## [Excerpt]
I have in mind what I want to do, but I’m at a quandary as to how to do it with her.   We’ve been using The Great Books curriculum (see link above) to cover the past two years of history, but I thought to focus in more on American Government and Ethics.   Sonlight is normally my go-to curriculum when I don’t quite know how I might craft something myself, but Sonlight’s American Government course is a part of a core program that costs $600!    That is more than I spend on curriculum for all three of our children, and even if the Lord blessed me with a windfall, I wouldn’t spend it that way.    So I’m looking at options—is there a way to buy the IG for Sonlight without buying the whole packaged curriculum, could I modify the Great Books curriculum, and if so , what to use, what else is out there,…

How about you?   What plans/ changes/ anxieties are you facing regarding next year?

P.S.   I am thinking about a Civics program from Connecting the Thoughts, available through Currclick.    Has anyone else used this?

Reviews and Reflections on Math

I am always intrigued by studies that point to the one subject where many American children, homeschooled or not, struggle: mathematics.   I have read that, especially in the case of homeschoolers, the struggle is often not with math concepts, but  computation—in other words, speed.    

 Enter my children.   Funny, given my love for math, I assumed that I’d have at least one child who shared my excitement over solving for x, but as of now, all three seem to be in loathing rather than in love.   (Well, loathing might be strong, but they definitely don’t run for their math studies).

## [Source excerpt]
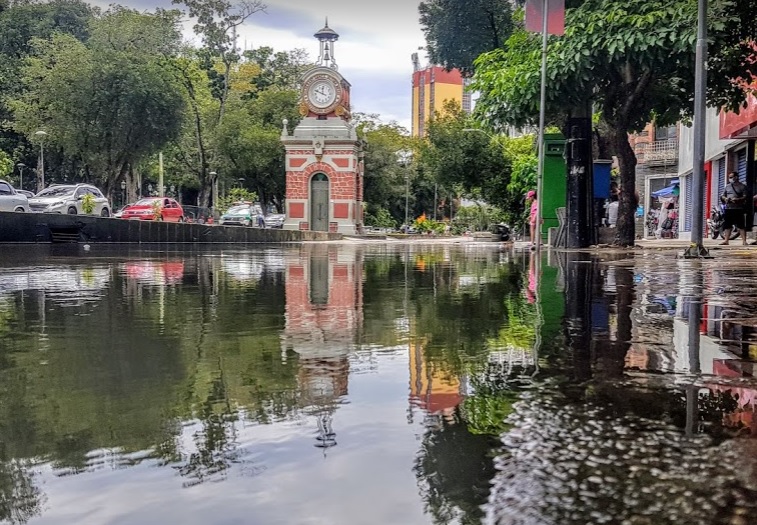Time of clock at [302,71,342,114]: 11:48
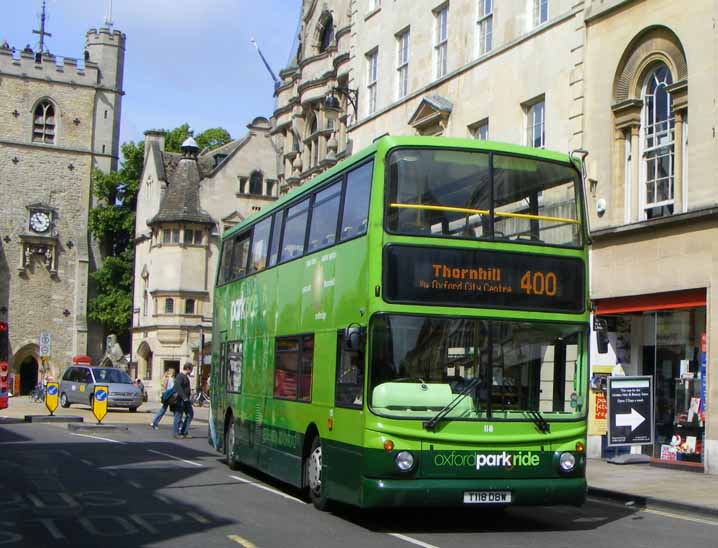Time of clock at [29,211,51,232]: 10:43
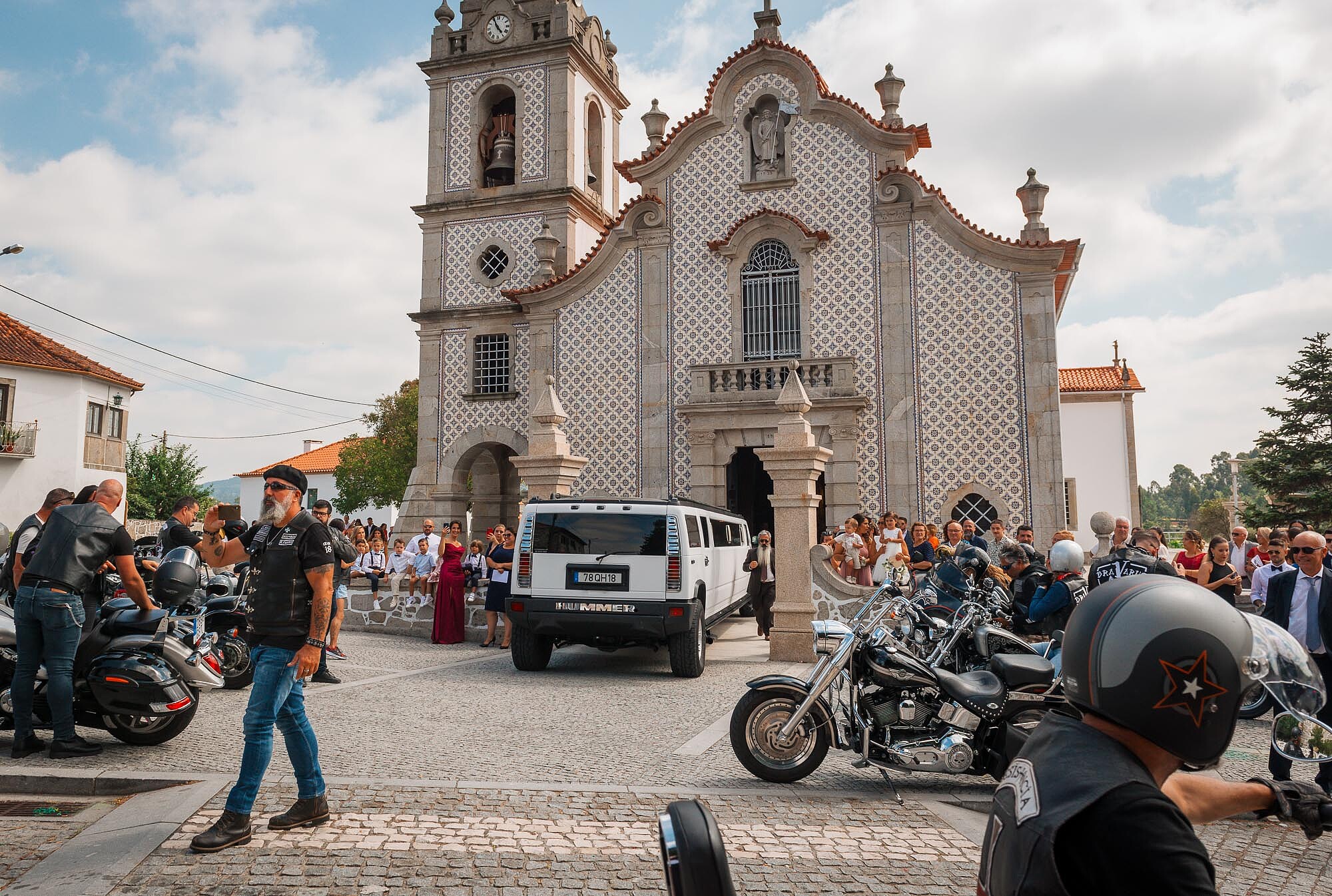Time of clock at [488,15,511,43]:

## [Requirements]
1. In the homeschooling blog post, how much does Sonlight's core program that includes the American Government course cost?
2. Carry on the homeschooling blog post from its last sentence, keeping the same voice.

## [Expected results]
1. $600.

2.
Take my youngest, as one example.   She’s just begun this week learning how to borrow, as in take-one-from-the-tens’-column-and-add-the-ten-to-whatever-is-in-the-ones’-column.

When she saw the page, she immediately noticed that she was being asked to do something that was different.   She is also currently preoccupied with multiplication, or “times,” as she calls it.   Thus, everything in math that is different to her, she thinks it’s “times.”    “They want me to do times,” she wails, then goes into a whine about it would be soooo hard, and woe is my life, etc.    We went through the concept a few times (the curriculum, Horizons, had introduced the concept in pieces for several days), and by the third problem, she had it.   That’s that quick grasp of a concept.   Now comes the part that disturbs me far more than slow understanding: she gets bored, or maybe just tired, and the distractions come.   I’m glad we’re using Horizons, where several concepts are introduced at once.    With most curriculums, children learn one concept to the point of mastery, then the next, then the next…

We once used Making Math Meaningful with the older two children.   It was word problem heavy, which I loved because, well, that makes math meaningful.    It wasn’t drill intensive; I had the revelation with my oldest that drills had taught her the mechanics of how to complete a math problem, but she had no clue of what she was doing or why.    Our first year of homeschool I spent re-teaching much of what she’d been “taught” in school.

Making  Math Meaningful didn’t prepare our kids well for higher level mathematics, however, and I hated the way that particular curriculum taught multiplication.   I learned all of my facts by memorization, up to 12×12; MMM suggested learning the facts of 0-5 and then using those to expand upon all the other facts.    Thus, 7×8 becomes 5×8 + 2×8—not a bad method, but different (read uncomfortable) for me, and seemingly more time-consuming.   Our son still doesn’t have the command of his higher facts that I would like; he adds extremely fast at the higher levels.    We drill on these occasionally, but it occurs to me that he might not ever “get” them as I’d like.   As a bit of an aside, one of the homeschooling groups we participated in would often joke about the “math police,” as we called them—an imaginary phantom that would come to the door and punish us for being poor math teachers.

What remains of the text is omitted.